# START OF TASK MATERIAL
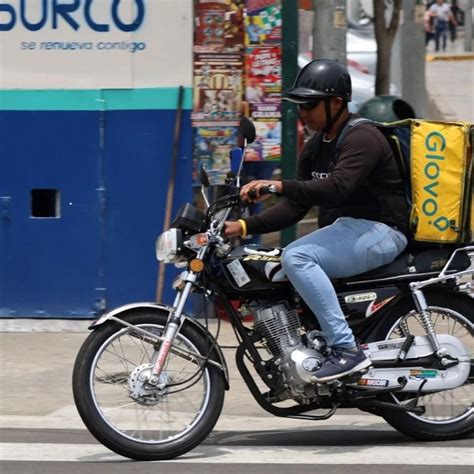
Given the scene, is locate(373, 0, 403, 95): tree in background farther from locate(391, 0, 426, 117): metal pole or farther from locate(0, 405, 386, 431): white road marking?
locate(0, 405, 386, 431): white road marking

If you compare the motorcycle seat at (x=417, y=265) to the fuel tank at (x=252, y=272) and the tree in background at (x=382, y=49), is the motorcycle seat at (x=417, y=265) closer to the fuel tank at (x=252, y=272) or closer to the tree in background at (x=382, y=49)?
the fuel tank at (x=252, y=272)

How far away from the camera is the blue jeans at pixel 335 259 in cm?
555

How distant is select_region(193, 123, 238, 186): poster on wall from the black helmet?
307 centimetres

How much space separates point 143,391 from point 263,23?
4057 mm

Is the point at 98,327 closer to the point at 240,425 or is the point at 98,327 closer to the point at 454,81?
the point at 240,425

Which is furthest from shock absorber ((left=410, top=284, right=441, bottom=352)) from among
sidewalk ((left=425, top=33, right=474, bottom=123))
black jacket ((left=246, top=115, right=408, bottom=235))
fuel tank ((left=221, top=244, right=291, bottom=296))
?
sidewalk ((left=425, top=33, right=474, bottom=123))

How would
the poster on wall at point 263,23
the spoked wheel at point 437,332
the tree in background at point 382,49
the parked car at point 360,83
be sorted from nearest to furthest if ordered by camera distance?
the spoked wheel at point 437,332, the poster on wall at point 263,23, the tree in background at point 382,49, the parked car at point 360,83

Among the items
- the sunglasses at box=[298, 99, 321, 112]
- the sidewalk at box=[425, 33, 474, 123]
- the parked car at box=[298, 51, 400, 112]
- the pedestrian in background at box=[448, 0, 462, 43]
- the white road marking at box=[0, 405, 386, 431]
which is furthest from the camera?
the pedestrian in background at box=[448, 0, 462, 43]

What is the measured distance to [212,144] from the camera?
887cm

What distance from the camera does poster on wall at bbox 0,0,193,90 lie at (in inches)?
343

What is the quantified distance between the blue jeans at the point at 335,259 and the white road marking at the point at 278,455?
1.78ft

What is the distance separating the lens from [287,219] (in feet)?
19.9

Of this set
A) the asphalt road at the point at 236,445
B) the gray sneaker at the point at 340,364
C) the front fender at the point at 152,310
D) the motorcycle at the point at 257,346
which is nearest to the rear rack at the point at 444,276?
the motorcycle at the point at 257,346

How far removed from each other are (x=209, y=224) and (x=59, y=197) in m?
# END OF TASK MATERIAL
WORK TO COMPLETE:
Rewrite the stretch from the line containing "Among the items" through the end of the material, replacing "the camera" with "the observer" and leaving everything else unchanged.

REPLY TO THE EXERCISE:
Among the items
- the sunglasses at box=[298, 99, 321, 112]
- the sidewalk at box=[425, 33, 474, 123]
- the parked car at box=[298, 51, 400, 112]
- the pedestrian in background at box=[448, 0, 462, 43]
- the white road marking at box=[0, 405, 386, 431]
which is furthest from the observer?
the pedestrian in background at box=[448, 0, 462, 43]

What is the measured distance to [212,144] from the observer?
887cm

What distance from the observer does poster on wall at bbox 0,0,193,90 lie at (in inches)?
343

What is the quantified distance between the blue jeans at the point at 335,259 and the white road marking at the point at 278,455?
1.78ft

What is the distance separating the lens from [287,219] (in feet)?
19.9

Of this set
A) the asphalt road at the point at 236,445
B) the gray sneaker at the point at 340,364
C) the front fender at the point at 152,310
D) the motorcycle at the point at 257,346
which is nearest to the rear rack at the point at 444,276?
the motorcycle at the point at 257,346

How far removed from each other are (x=209, y=224) and (x=59, y=197) in m?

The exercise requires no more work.